**Textauszug:**
Ausgangsrechtsstreit und Vorlagefrage
Im November 2005 schloss Herr Leonhard als Verbraucher mit der DSL-Bank, einem Kreditinstitut, zwei Darlehensverträge zur Finanzierung zweier Eigentumswohnungen (im Folgenden: in Rede stehende Verträge).
Die Vertragsschlüsse kamen wie folgt zustande.
Am 10. November 2005 überließ die DSL-Bank Herrn Leonhard zwei vorformulierte Dokumente, die jeweils als „Darlehensvertrag“ bezeichnet waren und eine Widerrufsbelehrung enthielten. Wie aus dem Vorlagebeschluss hervorgeht, entsprach die Widerrufsbelehrung nicht dem Wortlaut der geltenden deutschen Regelung und konnte daher nicht den Musterschutz beanspruchen, den die Musterbelehrung in der Anlage zur BGB-InfoV in ihrer auf den Ausgangsrechtsstreit anwendbaren Fassung genießt.
Herr Leonhard unterzeichnete die Dokumente am 11. November 2005 und ließ sie der DSL-Bank zukommen. In der Folge stellte er die vereinbarten Sicherheiten; insbesondere bestellte er Grundschulden an den betreffenden Immobilien. Auf seinen Wunsch hin brachte die DSL-Bank die Darlehen zur Auszahlung.

**Aufgabenstellung:**
A - Formulieren Sie den Textauszug von „Ausgangsrechtsstreit und Vorlagefrage“ bis einschließlich „Rede stehende Verträge).“ neu, wobei „Verbraucher“ durch „Privatkunde“ ersetzt wird.
B - Geben Sie sämtliche Einträge des Übungsmaterials unverändert wieder und lassen Sie die Bilder dabei weg.

**Übungsmaterial:**
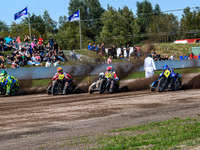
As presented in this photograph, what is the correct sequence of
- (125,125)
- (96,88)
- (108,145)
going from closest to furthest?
(108,145) → (125,125) → (96,88)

**Antworten:**
A -
Ausgangsrechtsstreit und Vorlagefrage
Im November 2005 schloss Herr Leonhard als Privatkunde mit der DSL-Bank, einem Kreditinstitut, zwei Darlehensverträge zur Finanzierung zweier Eigentumswohnungen (im Folgenden: in Rede stehende Verträge).

B -
As presented in this photograph, what is the correct sequence of
- (125,125)
- (96,88)
- (108,145)
going from closest to furthest?
(108,145) → (125,125) → (96,88)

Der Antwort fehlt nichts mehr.